Re: [PATCH v2 2/2] riscv: support the elf-fdpic binfmt loader

From: Stefan O'Rear
Date: Fri Jul 14 2023 - 12:40:46 EST


On Fri, Jul 14, 2023, at 9:51 AM, Greg Ungerer wrote:
> On 14/7/23 00:26, Stefan O'Rear wrote:
>> On Thu, Jul 13, 2023, at 9:17 AM, Greg Ungerer wrote:
>>> On 13/7/23 01:12, Stefan O'Rear wrote:
>>>> On Tue, Jul 11, 2023, at 9:07 AM, Greg Ungerer wrote:
>>>>> Add support for enabling and using the binfmt_elf_fdpic program loader
>>>>> on RISC-V platforms. The most important change is to setup registers
>>>>> during program load to pass the mapping addresses to the new process.
>>>>>
>>>>> One of the interesting features of the elf-fdpic loader is that it
>>>>> also allows appropriately compiled ELF format binaries to be loaded on
>>>>> nommu systems.
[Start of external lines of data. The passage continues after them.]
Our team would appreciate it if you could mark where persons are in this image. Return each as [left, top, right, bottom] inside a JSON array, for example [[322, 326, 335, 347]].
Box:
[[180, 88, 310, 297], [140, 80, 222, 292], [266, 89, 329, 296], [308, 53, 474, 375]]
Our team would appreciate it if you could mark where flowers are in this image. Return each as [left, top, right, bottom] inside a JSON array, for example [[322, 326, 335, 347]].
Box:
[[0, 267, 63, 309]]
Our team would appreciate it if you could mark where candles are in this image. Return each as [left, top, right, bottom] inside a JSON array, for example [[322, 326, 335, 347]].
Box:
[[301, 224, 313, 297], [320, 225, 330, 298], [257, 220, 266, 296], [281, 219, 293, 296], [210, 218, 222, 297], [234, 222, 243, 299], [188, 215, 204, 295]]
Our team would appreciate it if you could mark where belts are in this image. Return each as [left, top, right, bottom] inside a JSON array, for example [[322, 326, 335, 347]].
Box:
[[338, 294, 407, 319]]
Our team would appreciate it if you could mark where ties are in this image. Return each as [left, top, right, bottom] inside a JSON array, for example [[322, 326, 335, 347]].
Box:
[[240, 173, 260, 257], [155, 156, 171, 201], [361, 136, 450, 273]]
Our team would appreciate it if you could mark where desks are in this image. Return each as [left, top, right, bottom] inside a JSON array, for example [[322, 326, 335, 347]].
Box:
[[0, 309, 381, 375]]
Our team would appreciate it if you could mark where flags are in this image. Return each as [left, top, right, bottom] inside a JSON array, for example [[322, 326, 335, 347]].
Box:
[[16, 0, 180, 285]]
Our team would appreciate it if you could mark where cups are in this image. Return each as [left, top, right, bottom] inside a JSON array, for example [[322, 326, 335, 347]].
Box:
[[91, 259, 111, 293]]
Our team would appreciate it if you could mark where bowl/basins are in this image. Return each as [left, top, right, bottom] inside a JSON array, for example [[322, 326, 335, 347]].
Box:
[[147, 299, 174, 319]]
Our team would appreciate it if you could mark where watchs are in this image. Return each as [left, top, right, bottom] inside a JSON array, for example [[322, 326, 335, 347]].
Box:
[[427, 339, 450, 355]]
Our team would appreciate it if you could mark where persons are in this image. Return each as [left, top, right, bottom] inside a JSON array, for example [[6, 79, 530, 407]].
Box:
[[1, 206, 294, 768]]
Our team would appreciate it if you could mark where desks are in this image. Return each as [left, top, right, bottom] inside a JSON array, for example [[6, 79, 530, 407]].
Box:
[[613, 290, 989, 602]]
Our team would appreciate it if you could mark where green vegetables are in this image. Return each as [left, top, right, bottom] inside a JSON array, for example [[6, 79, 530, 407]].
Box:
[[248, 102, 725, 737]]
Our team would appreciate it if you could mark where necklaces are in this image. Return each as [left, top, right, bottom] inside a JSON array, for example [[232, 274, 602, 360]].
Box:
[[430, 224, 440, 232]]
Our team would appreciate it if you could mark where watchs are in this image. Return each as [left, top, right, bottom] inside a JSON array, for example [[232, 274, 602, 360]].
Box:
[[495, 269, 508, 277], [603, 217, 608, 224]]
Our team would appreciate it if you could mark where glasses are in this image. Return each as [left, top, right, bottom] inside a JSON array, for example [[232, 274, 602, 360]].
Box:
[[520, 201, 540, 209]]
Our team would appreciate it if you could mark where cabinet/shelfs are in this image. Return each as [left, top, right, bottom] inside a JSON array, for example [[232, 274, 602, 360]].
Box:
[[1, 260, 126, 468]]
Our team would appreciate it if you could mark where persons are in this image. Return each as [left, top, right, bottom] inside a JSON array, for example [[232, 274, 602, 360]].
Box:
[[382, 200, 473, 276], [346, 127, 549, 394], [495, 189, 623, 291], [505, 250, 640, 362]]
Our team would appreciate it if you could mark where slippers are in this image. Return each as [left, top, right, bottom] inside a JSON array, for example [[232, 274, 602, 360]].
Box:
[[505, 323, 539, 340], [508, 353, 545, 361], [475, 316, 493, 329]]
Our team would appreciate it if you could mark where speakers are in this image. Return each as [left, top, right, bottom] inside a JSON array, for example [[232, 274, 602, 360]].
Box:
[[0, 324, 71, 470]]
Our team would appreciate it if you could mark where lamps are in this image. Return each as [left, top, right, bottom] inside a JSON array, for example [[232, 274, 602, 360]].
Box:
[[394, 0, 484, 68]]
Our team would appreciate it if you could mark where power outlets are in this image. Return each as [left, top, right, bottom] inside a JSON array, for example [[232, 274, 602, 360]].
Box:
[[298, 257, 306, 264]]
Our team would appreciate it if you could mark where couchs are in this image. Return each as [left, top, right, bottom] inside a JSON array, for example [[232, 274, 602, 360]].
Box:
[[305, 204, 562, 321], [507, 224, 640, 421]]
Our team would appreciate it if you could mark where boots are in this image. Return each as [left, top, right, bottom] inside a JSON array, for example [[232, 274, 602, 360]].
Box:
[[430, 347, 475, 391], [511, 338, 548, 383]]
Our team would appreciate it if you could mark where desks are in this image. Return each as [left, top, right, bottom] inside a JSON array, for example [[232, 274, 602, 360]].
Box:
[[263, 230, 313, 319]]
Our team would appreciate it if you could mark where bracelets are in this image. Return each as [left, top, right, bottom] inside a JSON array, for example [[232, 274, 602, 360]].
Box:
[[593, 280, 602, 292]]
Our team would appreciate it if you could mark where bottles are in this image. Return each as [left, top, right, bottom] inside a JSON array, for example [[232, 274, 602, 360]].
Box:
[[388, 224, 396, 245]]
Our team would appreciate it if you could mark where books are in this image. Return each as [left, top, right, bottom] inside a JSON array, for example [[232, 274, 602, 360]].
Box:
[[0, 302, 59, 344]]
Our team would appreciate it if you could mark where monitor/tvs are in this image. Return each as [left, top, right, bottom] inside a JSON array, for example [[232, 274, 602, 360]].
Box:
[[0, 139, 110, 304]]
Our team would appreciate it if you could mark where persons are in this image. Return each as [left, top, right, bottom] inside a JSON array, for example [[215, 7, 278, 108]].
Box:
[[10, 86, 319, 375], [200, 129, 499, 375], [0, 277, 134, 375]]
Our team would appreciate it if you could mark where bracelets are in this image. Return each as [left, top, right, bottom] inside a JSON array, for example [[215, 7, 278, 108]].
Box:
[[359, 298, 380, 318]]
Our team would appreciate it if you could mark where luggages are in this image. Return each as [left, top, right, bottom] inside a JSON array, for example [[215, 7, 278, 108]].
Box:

Appropriate being those compiled with -pie.
>>>>>
>>>>> Signed-off-by: Greg Ungerer <gerg@xxxxxxxxxx>
>>>>> ---
>>>>> v1->v2: rebase onto linux-6.5-rc1
>>>>> increment PTRACE_GETFDPIC value to keep it unique
>>>>>
>>>>> arch/riscv/include/asm/elf.h | 11 ++++++++++-
>>>>> arch/riscv/include/asm/mmu.h | 4 ++++
>>>>> arch/riscv/include/uapi/asm/ptrace.h | 5 +++++
>>>>> fs/Kconfig.binfmt | 2 +-
>>>>> 4 files changed, 20 insertions(+), 2 deletions(-)
>>>>>
>>>>> diff --git a/arch/riscv/include/asm/elf.h b/arch/riscv/include/asm/elf.h
>>>>> index c24280774caf..c33fe923ef6d 100644
>>>>> --- a/arch/riscv/include/asm/elf.h
>>>>> +++ b/arch/riscv/include/asm/elf.h
>>>>> @@ -41,6 +41,7 @@ extern bool compat_elf_check_arch(Elf32_Ehdr *hdr);
>>>>> #define compat_elf_check_arch compat_elf_check_arch
>>>>>
>>>>> #define CORE_DUMP_USE_REGSET
>>>>> +#define ELF_FDPIC_CORE_EFLAGS 0
>>>>> #define ELF_EXEC_PAGESIZE (PAGE_SIZE)
>>>>>
>>>>> /*
>>>>> @@ -69,6 +70,13 @@ extern bool compat_elf_check_arch(Elf32_Ehdr *hdr);
>>>>> #define ELF_HWCAP riscv_get_elf_hwcap()
>>>>> extern unsigned long elf_hwcap;
>>>>>
>>>>> +#define ELF_FDPIC_PLAT_INIT(_r, _exec_map_addr, _interp_map_addr,
>>>>> dynamic_addr) \
>>>>> + do { \
>>>>> + (_r)->a1 = _exec_map_addr; \
>>>>> + (_r)->a2 = _interp_map_addr; \
>>>>> + (_r)->a3 = dynamic_addr; \
>>>>> + } while (0)
>>>>> +
>>>>
>>>> This should probably be left empty for now; it will be defined by the
>>>> ELF FDPIC ABI when that is done, and shouldn't be used by normal ELF
>>>> binaries.
>>>
>>> True, not used by the ELF binaries themselves. But used by an ELF
>>> interpreter to do the runtime relocations.
>>
>> By "normal ELF binaries", I mean binaries (executables and shared libraries
>> with nonzero e_entry, including statically linked binaries and the dynamic
>> linker itself) that conform to the psABI as it currently exists in
>> riscv-elf-psabi-doc.
>>
>> These binaries don't use load maps because they aren't defined in
>> riscv-elf-psabi-doc yet. At some point in the future, riscv-elf-psabi-doc
>> may define a FDPIC EI_OSABI value and rules for its usage; "FDPIC ELF
>> binaries" will not be "normal" and you will not be able to load them with
>> binfmt_elf or binfmt_elf_compat.
>>
>> "FDPIC elf binaries" which contain their own self-relocation code, including
>> the dynamic linker and statically linked binaries, will use the map and
>> dynamic addresses.
>
> Well, yes, none of that is specific to RISC-V though. Those same rules apply to
> FDPIC binaries on any architecture that supports it. FDPIC binaries can only
> be loaded by binfmt_elf_fdpic.
>
> The point I was trying to make is that with a normal ELF binary (with obvious
> limitations in the noMMU case - needs to be PIE, and not using shared libraries,
> etc) if those mappings are present a specially crafted ELF interpreter can
> use them to carry out the relocations and start that ELF binary. That ELF
> binary is not special and can be loaded and run by the the standard binfmt_elf
> ELF loader on an a fully MMU system (of course using the usual ELF interpreter
> on that system not the different noMMU one).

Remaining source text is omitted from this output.